→ Dataset items:

────

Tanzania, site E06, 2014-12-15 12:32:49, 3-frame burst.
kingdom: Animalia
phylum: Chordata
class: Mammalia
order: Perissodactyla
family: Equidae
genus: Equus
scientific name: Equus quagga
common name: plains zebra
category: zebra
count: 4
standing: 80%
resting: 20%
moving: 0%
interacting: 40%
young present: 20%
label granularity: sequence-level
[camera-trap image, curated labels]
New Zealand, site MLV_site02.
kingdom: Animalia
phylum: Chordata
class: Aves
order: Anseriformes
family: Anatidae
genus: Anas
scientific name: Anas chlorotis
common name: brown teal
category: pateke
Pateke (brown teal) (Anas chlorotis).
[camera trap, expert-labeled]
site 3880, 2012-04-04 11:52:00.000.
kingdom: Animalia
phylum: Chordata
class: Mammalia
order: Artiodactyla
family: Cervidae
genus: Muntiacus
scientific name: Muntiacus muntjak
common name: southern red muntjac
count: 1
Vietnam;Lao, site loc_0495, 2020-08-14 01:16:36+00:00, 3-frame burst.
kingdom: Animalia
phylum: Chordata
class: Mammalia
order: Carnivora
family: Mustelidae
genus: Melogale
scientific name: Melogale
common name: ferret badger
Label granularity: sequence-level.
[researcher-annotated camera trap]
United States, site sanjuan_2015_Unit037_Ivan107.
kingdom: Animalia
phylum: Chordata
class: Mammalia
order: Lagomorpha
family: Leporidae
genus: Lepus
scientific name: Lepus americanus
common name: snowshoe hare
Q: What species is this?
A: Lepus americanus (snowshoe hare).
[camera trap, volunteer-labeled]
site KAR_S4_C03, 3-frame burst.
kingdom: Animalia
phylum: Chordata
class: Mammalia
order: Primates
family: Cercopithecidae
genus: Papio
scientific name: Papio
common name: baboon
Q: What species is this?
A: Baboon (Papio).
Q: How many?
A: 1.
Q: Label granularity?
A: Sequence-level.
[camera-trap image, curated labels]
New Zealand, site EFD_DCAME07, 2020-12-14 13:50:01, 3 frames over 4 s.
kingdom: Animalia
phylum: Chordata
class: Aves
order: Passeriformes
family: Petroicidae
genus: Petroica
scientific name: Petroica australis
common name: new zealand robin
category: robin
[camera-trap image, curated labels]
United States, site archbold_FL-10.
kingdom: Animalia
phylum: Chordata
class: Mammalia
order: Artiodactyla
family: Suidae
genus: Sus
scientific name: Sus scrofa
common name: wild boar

────

Copy here each line of the preceding records with "family" in it.

family: Equidae
family: Anatidae
family: Cervidae
family: Mustelidae
family: Leporidae
family: Cercopithecidae
family: Petroicidae
family: Suidae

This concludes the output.